## EXERCISE A
Copy the duality proof passage word for word, beginning at the words "Suppose this system" and ending after the words "an optimal solution.".

## DOCUMENT SEGMENT
Suppose this system has a feasible solution. The first three equations are equivalent to saying that \(x\) is primal-feasible and \(y\) is dual-feasible. If such a solution exists, by Weak Duality (Theorem 8.1) we know that \(c^T x \le b^T y\). So, the only way the fourth inequality is satisfied is if \(c^T x = b^T y\) i.e. the primal-objective value at \(x\) equals the dual-objective value at \(y\). But by Weak Duality, these must then be the optimal solutions thereby proving Strong Duality. So, it suffices to show that (11.6) has a feasible solution if the primal has an optimal solution.

## DATA TO PROCESS

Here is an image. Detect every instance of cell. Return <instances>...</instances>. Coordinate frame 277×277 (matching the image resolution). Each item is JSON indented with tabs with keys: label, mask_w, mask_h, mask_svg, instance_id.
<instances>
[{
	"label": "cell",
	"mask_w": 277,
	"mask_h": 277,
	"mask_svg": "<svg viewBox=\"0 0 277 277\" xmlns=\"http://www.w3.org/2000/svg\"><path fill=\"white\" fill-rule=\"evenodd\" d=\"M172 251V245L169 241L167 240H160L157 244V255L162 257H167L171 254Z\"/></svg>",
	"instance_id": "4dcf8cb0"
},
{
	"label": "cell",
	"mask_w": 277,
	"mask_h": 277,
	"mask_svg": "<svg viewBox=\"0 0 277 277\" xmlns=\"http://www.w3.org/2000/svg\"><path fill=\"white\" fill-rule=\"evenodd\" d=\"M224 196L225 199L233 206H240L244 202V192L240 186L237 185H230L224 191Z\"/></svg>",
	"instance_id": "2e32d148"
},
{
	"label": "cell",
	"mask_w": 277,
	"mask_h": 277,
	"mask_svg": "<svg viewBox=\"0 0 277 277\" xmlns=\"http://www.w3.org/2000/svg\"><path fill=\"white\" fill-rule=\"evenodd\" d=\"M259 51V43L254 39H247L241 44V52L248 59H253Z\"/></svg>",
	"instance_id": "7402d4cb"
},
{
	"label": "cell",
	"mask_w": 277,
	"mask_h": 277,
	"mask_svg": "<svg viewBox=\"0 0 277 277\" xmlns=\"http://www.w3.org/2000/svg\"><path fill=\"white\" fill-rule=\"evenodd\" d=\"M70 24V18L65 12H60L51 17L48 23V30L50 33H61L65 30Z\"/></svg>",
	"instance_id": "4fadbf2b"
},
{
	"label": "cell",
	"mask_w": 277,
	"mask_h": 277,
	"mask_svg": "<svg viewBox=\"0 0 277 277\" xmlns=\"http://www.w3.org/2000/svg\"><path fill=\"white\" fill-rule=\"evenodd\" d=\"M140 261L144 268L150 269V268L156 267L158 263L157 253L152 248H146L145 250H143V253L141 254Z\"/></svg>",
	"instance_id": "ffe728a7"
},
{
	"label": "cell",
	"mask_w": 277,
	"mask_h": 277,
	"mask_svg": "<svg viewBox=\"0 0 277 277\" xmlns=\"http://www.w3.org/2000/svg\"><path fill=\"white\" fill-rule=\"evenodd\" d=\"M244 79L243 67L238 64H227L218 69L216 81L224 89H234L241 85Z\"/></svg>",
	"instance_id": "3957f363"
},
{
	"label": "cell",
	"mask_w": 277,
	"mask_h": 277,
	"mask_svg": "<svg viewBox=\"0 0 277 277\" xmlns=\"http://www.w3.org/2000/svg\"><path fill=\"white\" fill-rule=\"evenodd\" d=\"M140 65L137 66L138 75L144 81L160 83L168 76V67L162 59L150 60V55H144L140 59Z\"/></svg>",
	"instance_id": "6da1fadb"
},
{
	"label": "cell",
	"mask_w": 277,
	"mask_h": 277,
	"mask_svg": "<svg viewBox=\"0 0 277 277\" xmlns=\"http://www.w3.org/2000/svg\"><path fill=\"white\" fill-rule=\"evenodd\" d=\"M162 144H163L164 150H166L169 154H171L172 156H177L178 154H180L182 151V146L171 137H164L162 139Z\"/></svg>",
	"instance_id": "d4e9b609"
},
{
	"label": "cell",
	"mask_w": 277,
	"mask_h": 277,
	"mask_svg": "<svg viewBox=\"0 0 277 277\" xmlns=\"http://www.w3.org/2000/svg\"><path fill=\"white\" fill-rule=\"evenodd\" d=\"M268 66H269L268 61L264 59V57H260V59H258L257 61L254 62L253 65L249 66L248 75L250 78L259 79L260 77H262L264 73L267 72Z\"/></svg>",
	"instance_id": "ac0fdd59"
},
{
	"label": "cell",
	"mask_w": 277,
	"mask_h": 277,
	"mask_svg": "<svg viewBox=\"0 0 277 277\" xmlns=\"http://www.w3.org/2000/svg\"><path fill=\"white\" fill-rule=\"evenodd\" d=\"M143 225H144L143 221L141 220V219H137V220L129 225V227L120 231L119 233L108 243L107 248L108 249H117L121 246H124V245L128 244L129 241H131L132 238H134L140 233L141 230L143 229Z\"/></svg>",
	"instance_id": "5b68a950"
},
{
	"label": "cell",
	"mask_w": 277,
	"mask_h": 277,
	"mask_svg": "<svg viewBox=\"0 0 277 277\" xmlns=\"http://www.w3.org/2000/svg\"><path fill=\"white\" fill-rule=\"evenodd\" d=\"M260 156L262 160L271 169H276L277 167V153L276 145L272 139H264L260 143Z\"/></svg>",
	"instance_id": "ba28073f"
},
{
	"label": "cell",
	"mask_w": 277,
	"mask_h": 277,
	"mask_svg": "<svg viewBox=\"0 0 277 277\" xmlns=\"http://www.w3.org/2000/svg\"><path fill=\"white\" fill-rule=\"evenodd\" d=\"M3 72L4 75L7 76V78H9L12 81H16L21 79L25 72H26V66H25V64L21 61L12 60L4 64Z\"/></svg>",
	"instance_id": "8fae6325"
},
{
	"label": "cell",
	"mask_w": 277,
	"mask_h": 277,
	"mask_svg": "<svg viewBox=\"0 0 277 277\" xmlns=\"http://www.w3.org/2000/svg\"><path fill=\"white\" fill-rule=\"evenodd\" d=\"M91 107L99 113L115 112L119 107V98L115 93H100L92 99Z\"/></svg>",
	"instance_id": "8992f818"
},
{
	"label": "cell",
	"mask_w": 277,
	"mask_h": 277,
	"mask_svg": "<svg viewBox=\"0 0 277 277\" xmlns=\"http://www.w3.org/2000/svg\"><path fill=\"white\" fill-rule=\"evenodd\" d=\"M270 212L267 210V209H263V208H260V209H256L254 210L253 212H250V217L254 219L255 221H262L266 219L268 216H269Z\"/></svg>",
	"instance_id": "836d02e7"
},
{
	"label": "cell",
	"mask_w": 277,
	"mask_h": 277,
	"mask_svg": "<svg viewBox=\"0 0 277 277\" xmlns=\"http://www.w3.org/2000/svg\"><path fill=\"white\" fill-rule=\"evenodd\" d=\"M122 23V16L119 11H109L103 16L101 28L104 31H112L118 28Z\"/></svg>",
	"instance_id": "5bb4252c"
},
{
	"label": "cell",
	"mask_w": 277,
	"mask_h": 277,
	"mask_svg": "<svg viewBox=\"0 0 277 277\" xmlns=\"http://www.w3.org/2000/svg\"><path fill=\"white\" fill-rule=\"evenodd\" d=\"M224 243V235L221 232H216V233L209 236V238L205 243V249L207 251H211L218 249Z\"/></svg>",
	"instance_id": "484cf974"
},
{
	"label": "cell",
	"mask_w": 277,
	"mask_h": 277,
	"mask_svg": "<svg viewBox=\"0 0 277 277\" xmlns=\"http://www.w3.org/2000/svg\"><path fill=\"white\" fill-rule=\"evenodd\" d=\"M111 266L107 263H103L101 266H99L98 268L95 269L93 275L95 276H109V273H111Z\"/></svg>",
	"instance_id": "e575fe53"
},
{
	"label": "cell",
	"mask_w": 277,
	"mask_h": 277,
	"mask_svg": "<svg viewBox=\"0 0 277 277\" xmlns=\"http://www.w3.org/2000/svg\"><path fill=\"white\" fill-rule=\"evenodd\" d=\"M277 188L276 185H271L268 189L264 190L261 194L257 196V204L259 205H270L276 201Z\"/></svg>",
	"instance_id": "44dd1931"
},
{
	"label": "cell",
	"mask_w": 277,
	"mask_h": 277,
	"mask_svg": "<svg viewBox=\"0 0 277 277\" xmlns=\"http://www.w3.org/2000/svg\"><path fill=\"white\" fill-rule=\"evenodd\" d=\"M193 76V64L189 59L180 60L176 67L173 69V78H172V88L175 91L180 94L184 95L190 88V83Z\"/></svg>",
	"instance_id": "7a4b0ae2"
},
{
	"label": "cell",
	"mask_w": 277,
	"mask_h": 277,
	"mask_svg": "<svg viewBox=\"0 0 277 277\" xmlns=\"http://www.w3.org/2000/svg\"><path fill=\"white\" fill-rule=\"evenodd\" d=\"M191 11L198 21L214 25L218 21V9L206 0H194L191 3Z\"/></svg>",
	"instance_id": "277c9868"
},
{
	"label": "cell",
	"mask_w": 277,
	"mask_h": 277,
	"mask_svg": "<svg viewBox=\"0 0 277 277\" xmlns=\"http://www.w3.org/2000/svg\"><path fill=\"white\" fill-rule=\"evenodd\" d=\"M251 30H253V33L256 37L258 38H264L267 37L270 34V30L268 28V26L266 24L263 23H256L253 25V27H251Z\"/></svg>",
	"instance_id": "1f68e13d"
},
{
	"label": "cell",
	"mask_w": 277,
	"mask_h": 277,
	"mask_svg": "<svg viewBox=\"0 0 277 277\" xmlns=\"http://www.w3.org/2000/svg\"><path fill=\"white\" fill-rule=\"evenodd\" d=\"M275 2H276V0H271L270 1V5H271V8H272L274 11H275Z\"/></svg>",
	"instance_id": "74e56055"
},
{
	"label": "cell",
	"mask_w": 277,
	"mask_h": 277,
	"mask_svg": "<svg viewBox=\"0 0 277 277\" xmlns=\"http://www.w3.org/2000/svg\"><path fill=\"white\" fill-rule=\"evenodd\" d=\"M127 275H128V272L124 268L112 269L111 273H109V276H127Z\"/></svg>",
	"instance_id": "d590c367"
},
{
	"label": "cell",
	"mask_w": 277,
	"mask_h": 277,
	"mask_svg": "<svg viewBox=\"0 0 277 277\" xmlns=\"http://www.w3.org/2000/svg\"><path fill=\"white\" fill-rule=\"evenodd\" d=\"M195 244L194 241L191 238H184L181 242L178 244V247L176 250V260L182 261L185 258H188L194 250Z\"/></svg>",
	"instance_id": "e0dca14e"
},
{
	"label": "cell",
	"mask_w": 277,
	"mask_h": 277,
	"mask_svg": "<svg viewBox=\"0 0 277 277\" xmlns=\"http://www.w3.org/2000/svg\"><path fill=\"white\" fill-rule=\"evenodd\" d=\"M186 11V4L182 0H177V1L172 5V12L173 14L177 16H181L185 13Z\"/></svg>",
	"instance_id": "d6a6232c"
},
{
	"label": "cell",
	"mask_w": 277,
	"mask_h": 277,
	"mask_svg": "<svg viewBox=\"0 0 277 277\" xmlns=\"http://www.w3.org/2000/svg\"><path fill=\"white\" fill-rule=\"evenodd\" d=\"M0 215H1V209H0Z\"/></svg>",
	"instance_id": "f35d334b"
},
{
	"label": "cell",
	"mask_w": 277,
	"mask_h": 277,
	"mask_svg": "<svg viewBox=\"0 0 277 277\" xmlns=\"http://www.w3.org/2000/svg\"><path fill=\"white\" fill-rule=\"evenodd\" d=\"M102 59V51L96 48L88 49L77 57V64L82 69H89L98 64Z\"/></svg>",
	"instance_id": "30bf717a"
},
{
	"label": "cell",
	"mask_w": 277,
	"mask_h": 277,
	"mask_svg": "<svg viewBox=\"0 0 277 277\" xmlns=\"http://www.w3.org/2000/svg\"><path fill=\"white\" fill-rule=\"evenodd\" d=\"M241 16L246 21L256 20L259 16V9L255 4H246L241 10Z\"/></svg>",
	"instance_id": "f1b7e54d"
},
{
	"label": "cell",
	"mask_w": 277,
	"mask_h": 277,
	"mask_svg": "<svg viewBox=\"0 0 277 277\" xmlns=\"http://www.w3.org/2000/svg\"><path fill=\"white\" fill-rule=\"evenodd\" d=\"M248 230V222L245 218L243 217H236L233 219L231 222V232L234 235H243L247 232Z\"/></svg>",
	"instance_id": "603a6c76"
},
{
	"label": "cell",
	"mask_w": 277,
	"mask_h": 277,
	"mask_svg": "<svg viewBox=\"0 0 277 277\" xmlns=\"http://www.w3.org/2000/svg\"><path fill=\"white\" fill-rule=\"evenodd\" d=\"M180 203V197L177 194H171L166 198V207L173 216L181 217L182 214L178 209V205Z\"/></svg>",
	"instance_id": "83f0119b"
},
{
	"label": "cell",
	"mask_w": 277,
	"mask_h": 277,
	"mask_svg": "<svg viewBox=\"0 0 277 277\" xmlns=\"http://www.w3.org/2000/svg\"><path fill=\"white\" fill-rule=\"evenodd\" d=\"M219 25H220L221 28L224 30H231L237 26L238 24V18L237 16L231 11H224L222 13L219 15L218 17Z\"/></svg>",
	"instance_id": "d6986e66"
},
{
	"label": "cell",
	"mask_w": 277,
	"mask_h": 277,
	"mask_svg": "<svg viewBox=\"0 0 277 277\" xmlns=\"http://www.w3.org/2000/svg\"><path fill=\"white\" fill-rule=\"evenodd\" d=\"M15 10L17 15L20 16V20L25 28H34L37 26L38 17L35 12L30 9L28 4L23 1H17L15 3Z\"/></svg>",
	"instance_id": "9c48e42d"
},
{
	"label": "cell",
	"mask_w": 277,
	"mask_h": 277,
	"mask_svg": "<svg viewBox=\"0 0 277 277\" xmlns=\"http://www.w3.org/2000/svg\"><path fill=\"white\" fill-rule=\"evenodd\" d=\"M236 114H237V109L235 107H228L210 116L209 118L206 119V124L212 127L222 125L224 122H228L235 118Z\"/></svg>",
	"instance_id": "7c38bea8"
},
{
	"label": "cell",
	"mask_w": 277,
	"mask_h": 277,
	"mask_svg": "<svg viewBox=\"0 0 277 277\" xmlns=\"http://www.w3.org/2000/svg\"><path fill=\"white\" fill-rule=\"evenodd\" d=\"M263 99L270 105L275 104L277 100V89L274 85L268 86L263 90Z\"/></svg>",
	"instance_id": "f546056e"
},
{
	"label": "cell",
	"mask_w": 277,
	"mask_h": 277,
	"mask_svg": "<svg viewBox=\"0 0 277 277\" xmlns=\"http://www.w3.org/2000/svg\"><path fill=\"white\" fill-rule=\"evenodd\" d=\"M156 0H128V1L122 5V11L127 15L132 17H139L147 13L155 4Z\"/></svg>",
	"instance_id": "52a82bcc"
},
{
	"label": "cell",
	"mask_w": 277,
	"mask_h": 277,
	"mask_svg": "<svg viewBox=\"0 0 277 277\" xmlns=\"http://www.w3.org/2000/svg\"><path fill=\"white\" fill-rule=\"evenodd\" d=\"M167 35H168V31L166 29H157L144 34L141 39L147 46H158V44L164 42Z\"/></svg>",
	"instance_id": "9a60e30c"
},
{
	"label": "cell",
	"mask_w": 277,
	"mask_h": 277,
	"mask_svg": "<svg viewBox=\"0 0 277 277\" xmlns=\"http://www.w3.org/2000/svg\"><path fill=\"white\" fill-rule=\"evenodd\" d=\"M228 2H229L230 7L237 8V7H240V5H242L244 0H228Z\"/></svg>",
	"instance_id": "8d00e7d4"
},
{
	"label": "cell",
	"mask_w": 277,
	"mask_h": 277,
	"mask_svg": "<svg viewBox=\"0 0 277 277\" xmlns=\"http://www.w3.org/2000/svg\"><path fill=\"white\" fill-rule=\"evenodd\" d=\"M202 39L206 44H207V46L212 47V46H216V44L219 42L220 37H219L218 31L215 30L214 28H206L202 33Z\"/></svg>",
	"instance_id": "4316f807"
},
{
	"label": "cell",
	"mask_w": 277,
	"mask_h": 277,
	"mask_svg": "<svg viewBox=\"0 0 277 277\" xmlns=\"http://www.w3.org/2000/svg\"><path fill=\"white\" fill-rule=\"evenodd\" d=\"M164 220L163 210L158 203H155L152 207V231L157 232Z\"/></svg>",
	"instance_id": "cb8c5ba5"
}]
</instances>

* * *

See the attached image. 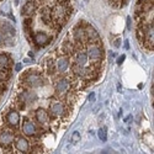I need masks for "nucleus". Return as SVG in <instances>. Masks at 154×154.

## EXERCISE B
Repeat the lines of the records exactly, starting at the line that contains "Here is an image." and stopping after the line that contains "51V43L254 39H247L241 44V52L248".

## ANSWER A
Suppose this system has a feasible solution. The first three equations are equivalent to saying that \(x\) is primal-feasible and \(y\) is dual-feasible. If such a solution exists, by Weak Duality (Theorem 8.1) we know that \(c^T x \le b^T y\). So, the only way the fourth inequality is satisfied is if \(c^T x = b^T y\) i.e. the primal-objective value at \(x\) equals the dual-objective value at \(y\). But by Weak Duality, these must then be the optimal solutions thereby proving Strong Duality. So, it suffices to show that (11.6) has a feasible solution if the primal has an optimal solution.

## ANSWER B
Here is an image. Detect every instance of cell. Return <instances>...</instances>. Coordinate frame 277×277 (matching the image resolution). Each item is JSON indented with tabs with keys: label, mask_w, mask_h, mask_svg, instance_id.
<instances>
[{
	"label": "cell",
	"mask_w": 277,
	"mask_h": 277,
	"mask_svg": "<svg viewBox=\"0 0 277 277\" xmlns=\"http://www.w3.org/2000/svg\"><path fill=\"white\" fill-rule=\"evenodd\" d=\"M172 251V245L169 241L167 240H160L157 244V255L162 257H167L171 254Z\"/></svg>",
	"instance_id": "4dcf8cb0"
},
{
	"label": "cell",
	"mask_w": 277,
	"mask_h": 277,
	"mask_svg": "<svg viewBox=\"0 0 277 277\" xmlns=\"http://www.w3.org/2000/svg\"><path fill=\"white\" fill-rule=\"evenodd\" d=\"M224 196L225 199L233 206H240L244 202V192L240 186L237 185H230L224 191Z\"/></svg>",
	"instance_id": "2e32d148"
},
{
	"label": "cell",
	"mask_w": 277,
	"mask_h": 277,
	"mask_svg": "<svg viewBox=\"0 0 277 277\" xmlns=\"http://www.w3.org/2000/svg\"><path fill=\"white\" fill-rule=\"evenodd\" d=\"M259 51V43L254 39H247L241 44V52L248 59H253Z\"/></svg>",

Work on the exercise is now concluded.